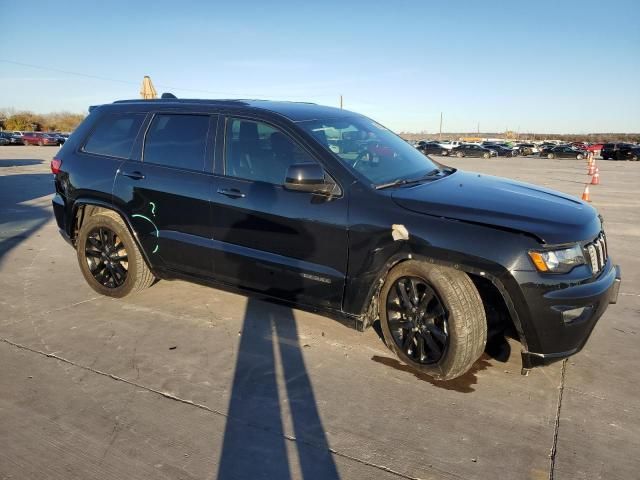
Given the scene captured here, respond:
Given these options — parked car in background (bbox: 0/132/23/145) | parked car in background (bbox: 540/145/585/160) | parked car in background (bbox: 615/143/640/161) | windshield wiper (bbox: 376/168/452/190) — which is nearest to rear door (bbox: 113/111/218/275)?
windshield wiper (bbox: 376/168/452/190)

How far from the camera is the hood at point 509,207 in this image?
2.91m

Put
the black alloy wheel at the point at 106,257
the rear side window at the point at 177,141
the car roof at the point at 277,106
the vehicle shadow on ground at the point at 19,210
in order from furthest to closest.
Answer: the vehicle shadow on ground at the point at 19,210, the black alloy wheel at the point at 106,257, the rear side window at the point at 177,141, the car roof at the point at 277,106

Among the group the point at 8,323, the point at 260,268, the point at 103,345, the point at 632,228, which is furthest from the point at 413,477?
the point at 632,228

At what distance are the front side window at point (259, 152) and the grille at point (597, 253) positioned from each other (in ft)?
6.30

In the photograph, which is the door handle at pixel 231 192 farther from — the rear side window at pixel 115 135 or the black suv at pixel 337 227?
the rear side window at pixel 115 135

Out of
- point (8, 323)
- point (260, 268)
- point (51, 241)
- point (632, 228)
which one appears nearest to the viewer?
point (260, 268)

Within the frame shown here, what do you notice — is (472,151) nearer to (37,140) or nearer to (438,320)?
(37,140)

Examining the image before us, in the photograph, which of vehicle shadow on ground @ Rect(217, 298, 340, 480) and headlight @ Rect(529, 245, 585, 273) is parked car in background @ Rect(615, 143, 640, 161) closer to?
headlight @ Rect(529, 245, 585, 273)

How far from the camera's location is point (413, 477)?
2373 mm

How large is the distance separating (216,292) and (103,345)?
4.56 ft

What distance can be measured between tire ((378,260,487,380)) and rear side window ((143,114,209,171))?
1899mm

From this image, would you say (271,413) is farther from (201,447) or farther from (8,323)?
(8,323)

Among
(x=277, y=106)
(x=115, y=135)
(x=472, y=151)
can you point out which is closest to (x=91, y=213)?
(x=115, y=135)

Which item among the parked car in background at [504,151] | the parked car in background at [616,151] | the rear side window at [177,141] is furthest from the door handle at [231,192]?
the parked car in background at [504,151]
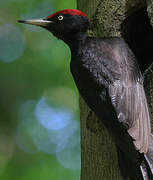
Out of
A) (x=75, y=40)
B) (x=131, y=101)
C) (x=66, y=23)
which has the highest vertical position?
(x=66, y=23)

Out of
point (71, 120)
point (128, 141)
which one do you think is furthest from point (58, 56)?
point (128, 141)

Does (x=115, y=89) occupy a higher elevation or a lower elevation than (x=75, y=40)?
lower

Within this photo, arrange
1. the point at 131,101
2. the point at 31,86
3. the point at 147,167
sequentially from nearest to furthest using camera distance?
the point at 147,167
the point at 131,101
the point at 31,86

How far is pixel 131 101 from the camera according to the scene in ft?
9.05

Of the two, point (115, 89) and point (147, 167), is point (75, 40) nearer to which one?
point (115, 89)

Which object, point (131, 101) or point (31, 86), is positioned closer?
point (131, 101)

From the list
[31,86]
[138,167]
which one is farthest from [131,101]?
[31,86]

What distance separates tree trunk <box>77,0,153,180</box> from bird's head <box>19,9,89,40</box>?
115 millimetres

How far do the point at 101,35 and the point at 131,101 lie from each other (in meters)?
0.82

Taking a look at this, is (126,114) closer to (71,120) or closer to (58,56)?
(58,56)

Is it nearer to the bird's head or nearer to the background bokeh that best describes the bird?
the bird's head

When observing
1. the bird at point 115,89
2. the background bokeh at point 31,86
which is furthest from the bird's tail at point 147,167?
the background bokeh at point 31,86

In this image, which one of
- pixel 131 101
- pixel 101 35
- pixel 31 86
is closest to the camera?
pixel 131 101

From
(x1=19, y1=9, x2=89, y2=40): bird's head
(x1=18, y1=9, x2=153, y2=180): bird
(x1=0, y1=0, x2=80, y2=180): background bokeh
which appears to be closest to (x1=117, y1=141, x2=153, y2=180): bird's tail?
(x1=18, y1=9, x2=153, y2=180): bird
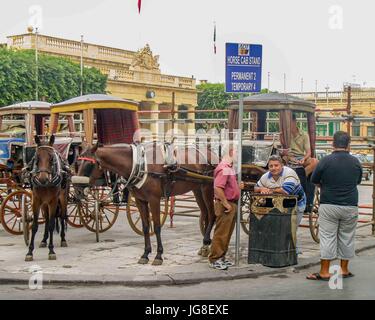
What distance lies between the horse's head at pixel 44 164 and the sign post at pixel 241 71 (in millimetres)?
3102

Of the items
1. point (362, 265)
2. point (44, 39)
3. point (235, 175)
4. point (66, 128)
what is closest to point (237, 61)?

=======

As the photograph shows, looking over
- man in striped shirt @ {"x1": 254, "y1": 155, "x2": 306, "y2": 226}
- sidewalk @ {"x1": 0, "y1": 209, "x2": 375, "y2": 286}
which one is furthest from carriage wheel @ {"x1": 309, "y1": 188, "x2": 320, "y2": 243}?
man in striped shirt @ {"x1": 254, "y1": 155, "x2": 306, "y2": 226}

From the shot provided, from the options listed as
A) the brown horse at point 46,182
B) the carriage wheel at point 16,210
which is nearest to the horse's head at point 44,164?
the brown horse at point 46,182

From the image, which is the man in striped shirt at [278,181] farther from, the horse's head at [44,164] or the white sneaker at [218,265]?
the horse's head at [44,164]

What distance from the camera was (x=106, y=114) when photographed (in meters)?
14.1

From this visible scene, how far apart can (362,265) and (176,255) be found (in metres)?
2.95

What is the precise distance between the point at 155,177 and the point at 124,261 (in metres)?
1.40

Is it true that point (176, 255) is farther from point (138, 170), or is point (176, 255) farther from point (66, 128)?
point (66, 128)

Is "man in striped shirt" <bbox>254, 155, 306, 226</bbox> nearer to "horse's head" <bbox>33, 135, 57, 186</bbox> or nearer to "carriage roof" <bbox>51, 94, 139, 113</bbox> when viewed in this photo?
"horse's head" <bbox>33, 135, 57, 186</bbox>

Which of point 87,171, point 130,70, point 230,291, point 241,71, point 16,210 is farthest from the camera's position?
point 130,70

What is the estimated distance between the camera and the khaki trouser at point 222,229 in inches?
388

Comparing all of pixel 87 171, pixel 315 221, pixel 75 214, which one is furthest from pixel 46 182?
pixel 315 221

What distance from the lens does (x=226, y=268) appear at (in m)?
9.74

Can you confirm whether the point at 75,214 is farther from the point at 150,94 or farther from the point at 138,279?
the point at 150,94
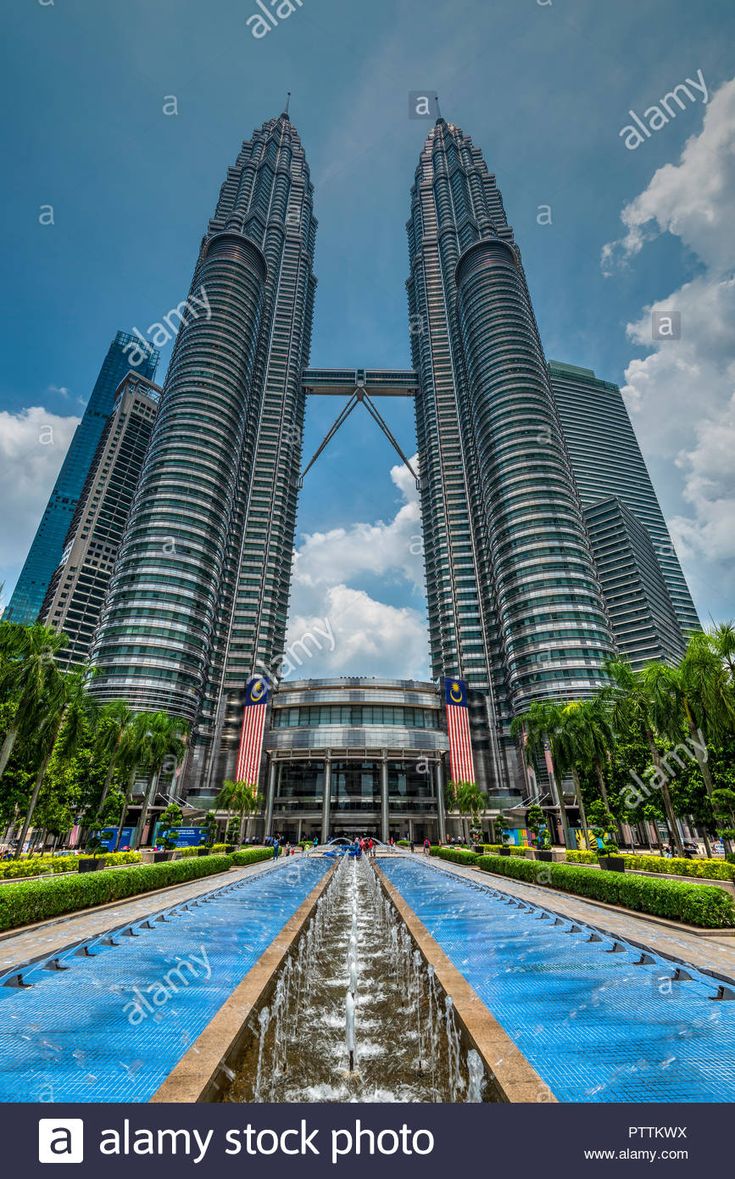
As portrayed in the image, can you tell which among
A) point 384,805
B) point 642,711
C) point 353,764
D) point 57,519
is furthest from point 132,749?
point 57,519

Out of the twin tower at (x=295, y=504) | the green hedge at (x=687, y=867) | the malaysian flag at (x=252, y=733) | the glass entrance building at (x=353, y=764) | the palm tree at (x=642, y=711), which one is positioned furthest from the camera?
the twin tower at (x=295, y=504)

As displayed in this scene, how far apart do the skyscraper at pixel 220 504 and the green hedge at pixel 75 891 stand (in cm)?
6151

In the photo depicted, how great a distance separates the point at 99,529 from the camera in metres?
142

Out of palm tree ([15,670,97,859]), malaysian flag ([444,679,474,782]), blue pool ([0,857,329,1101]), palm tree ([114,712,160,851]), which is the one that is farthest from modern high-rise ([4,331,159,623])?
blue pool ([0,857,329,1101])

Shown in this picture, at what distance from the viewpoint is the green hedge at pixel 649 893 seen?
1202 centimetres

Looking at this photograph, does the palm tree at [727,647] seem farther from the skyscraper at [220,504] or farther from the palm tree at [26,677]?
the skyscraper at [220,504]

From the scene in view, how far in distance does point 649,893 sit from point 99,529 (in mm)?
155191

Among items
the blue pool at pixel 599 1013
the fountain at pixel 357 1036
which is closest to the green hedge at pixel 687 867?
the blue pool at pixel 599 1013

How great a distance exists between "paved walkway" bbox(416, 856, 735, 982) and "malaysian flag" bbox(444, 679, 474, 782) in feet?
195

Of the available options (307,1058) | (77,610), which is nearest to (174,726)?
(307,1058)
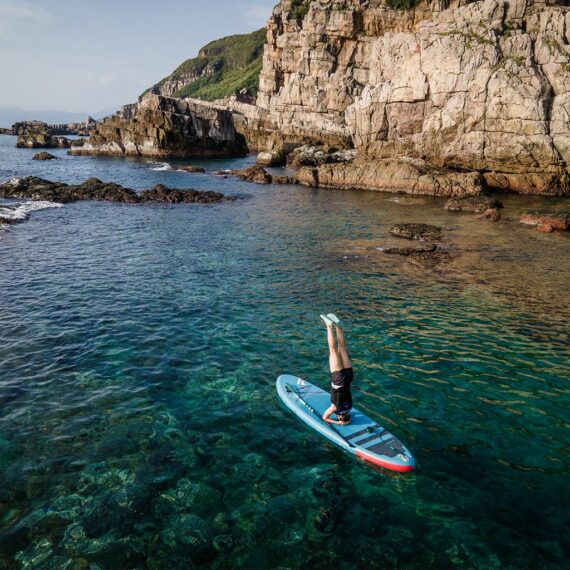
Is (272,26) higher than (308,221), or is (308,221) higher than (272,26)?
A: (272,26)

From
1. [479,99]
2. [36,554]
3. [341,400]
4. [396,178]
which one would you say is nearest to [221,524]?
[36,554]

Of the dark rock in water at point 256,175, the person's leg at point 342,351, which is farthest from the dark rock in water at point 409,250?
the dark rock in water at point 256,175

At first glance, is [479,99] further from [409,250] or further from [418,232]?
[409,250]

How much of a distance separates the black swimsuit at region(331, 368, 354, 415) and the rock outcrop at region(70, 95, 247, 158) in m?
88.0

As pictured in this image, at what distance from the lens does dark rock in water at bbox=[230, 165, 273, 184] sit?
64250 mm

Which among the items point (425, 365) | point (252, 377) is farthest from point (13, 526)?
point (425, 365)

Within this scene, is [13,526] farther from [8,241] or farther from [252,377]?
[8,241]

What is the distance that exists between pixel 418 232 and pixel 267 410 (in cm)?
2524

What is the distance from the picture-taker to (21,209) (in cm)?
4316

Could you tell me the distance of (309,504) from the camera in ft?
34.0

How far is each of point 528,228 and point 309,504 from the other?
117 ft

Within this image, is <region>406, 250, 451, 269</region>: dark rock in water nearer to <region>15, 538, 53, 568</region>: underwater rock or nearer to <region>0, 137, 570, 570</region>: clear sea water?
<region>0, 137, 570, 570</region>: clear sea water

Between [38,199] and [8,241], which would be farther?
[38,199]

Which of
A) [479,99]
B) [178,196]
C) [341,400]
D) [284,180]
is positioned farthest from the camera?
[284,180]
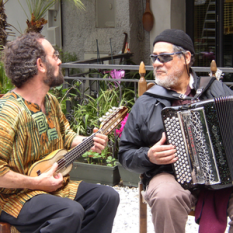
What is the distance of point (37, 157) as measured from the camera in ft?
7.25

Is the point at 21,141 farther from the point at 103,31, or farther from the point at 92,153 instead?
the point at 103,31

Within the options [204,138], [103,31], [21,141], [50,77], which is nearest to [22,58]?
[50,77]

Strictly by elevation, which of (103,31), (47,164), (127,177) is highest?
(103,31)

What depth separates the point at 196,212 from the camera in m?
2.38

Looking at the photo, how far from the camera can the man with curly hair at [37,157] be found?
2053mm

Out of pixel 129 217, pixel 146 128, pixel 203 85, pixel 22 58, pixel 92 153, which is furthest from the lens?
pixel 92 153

=======

# TASK INSTRUCTIONS:
Locate each line in the rows above that contains the word "image" and copy those lines out in full.

# CORRECT RESPONSE:
How far from the camera is the hood at point 509,207 in this image?
Examining the image before us, in the photograph, which of vehicle shadow on ground @ Rect(217, 298, 340, 480) and headlight @ Rect(529, 245, 585, 273) is parked car in background @ Rect(615, 143, 640, 161) closer to?
From this image, would you say (271,413) is farther from (201,447) or farther from (8,323)?
In this image, which one of
From the image, which is the man in striped shirt at [278,181] farther from, the horse's head at [44,164] or the white sneaker at [218,265]?
As portrayed in the image, can you tell which among
As pictured in this image, at what distance from the lens does dark rock in water at bbox=[230, 165, 273, 184] sit?
Within this image, is <region>406, 250, 451, 269</region>: dark rock in water nearer to <region>15, 538, 53, 568</region>: underwater rock or nearer to <region>0, 137, 570, 570</region>: clear sea water?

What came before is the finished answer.